The one book that stands out, for me, is The Great Gatsby. A novel of one character recklessly charging towards wealth and status in the hopes of finding love, only to be confronted with the hollow vacuousness of those he pursues and to eventually find his own death. All witnessed by the midwestern everyman who steps back at the end, sees the horror of it, and retreats to the heartland. It is an aspect of society I think we’ve seen repeated over and over again, in various forms from westerns to mafia movies to wallstreet.  It speaks to an idea of balance in success, weighing the costs of professional/material success versus the damage we do to ourselves in many intangible ways.
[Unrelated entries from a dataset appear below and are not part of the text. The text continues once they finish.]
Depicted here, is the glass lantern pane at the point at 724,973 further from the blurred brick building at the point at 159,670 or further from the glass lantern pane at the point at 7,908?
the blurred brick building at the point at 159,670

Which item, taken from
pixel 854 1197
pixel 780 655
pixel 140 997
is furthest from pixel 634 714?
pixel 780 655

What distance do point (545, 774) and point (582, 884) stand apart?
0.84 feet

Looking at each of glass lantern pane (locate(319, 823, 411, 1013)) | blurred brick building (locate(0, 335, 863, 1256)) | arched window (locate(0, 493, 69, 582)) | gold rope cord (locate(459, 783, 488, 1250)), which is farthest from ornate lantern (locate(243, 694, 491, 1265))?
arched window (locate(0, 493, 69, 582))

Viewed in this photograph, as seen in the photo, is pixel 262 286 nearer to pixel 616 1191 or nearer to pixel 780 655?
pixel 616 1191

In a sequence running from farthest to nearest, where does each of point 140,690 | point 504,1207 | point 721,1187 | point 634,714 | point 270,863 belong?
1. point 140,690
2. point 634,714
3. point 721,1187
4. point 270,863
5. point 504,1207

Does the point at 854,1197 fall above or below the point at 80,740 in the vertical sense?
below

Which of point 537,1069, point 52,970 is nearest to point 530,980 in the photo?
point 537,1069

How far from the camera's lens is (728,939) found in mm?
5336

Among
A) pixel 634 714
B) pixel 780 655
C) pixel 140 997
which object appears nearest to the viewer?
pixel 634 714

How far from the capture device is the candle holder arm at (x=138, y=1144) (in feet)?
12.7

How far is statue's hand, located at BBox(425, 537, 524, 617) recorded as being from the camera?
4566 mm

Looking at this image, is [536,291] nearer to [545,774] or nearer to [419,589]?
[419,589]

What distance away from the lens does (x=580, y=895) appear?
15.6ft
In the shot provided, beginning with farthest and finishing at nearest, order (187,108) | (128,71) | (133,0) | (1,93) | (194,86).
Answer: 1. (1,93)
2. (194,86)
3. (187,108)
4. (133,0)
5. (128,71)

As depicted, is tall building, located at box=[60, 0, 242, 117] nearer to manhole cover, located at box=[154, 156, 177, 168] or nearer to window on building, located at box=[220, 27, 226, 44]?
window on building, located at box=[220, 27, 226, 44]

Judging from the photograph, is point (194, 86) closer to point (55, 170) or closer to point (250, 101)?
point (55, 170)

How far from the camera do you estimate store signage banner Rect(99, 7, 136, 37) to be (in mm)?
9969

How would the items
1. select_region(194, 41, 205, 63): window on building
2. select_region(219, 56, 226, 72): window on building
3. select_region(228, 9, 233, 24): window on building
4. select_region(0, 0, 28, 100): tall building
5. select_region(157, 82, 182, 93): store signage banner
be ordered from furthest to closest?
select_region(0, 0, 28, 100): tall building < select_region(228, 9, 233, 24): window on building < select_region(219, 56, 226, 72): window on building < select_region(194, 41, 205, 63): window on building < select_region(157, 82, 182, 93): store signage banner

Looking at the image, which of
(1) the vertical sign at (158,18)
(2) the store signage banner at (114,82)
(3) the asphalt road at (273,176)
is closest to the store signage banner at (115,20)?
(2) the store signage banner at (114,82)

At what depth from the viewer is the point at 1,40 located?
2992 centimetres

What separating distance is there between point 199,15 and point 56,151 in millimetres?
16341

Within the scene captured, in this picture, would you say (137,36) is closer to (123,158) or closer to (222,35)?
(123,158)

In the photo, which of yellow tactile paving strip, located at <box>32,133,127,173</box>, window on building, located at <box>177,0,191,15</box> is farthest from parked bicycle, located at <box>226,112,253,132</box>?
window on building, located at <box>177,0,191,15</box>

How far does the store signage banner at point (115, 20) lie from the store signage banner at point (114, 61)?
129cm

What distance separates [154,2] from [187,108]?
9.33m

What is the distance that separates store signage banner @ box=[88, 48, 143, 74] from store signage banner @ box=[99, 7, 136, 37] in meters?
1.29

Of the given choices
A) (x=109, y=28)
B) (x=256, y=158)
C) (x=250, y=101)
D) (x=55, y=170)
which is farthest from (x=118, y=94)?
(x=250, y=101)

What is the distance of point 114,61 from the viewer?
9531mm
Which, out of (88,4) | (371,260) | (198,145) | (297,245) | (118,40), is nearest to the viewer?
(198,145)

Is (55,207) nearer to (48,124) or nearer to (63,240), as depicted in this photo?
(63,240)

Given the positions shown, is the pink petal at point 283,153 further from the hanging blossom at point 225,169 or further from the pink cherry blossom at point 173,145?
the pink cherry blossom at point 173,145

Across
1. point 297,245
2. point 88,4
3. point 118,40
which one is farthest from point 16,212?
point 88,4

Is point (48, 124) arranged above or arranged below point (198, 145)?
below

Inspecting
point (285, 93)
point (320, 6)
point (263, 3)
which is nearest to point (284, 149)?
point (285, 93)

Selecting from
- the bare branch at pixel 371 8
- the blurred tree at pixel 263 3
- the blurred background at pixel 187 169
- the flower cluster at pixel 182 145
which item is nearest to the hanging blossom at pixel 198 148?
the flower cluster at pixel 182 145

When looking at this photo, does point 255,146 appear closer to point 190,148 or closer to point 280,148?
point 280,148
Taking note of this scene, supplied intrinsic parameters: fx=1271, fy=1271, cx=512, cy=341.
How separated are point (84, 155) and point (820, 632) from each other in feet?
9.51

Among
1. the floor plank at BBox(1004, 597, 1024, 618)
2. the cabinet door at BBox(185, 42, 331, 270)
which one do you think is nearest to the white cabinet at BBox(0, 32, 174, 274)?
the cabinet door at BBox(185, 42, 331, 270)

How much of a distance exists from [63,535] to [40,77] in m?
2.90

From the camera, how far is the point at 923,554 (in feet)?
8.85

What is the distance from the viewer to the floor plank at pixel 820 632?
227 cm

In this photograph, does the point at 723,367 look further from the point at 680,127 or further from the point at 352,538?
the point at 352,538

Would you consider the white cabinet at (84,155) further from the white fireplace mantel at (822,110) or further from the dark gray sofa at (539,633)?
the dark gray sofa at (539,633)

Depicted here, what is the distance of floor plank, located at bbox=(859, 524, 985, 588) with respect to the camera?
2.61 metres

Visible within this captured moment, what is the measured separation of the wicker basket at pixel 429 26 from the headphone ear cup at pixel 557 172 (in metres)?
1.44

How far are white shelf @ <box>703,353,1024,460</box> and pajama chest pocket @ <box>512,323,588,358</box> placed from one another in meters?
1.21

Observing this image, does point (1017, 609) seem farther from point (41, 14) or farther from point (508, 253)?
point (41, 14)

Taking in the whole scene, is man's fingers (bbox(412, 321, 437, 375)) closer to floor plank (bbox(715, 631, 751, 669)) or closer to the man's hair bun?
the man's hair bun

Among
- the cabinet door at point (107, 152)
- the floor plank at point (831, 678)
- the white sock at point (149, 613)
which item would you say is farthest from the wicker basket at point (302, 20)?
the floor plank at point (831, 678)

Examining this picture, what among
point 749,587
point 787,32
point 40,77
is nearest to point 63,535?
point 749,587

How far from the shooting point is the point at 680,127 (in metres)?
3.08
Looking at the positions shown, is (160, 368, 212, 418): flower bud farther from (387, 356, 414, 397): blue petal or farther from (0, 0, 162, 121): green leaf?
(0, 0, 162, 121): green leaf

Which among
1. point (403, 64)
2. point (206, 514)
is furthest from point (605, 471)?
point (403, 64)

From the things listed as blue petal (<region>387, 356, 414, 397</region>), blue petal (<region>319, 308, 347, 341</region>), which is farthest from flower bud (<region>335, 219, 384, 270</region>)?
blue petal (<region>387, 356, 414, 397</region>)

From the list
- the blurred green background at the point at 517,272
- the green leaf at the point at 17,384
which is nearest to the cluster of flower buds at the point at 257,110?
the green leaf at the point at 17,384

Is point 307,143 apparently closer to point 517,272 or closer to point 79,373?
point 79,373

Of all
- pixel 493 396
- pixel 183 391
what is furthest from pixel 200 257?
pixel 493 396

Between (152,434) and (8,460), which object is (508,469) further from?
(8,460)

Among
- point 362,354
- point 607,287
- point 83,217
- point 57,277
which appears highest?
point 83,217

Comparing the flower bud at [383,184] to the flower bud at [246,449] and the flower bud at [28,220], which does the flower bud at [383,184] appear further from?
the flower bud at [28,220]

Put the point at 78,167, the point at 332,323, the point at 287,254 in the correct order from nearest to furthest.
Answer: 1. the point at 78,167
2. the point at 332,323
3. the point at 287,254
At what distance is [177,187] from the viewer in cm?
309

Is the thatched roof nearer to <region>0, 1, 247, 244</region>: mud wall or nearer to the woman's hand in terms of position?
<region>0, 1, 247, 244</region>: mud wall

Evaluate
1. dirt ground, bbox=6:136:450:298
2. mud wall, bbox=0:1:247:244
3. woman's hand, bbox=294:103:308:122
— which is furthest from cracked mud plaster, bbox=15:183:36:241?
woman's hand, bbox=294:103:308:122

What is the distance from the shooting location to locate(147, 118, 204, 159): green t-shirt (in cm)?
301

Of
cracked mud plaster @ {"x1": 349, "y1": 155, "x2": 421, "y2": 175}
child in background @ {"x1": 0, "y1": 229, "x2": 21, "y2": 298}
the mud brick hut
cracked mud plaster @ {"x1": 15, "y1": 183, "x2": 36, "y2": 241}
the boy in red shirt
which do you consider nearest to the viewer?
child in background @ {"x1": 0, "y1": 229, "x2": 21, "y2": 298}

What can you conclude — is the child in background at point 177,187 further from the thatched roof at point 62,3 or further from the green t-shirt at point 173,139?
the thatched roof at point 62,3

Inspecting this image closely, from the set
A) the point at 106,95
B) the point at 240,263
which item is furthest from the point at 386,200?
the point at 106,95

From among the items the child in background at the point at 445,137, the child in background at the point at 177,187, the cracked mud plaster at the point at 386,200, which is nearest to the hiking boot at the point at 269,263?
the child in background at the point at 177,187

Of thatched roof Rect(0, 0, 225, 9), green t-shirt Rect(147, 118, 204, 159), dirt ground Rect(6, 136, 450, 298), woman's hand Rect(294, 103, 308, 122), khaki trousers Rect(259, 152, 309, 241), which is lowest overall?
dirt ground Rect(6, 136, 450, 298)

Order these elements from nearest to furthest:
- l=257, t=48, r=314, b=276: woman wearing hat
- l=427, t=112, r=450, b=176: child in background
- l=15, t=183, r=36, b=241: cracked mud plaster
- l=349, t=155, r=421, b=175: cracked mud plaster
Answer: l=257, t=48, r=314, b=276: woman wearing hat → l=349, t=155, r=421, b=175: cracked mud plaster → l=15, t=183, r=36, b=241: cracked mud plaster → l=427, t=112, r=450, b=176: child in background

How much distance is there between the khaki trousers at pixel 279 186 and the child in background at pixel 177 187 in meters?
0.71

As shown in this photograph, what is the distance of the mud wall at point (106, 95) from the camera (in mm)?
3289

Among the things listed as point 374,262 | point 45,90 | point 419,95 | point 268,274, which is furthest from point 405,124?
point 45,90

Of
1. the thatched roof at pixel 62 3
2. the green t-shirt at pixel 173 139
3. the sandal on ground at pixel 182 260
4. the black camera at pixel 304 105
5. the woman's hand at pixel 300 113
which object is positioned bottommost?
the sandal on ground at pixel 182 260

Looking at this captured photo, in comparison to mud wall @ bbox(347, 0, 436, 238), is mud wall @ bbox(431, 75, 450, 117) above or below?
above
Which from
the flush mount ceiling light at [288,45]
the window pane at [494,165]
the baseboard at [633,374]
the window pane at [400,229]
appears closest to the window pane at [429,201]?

I think to dismiss the idea of the Great American Novel solely because we are a nation of differences (superficial and otherwise) or that people tend to drift towards White Guys being the recipe for the Great American Novel is a bit too careless. In an effort to dismiss the idea, it falls into a similar trap as those trying to aggressively sell the idea. Instead, the idea of the Great American Novel is something that should be explored, and that difference cultures in the United States should attempt to appropriate for themselves. While I think there are aspects of The Great Gatsby that transcends boundaries, I think the same could be said for Ralph Ellison’s The Invisible Man. Instead of dismissing the Great American Novel because of our differences, we should use it to illustrate the unity in those differences.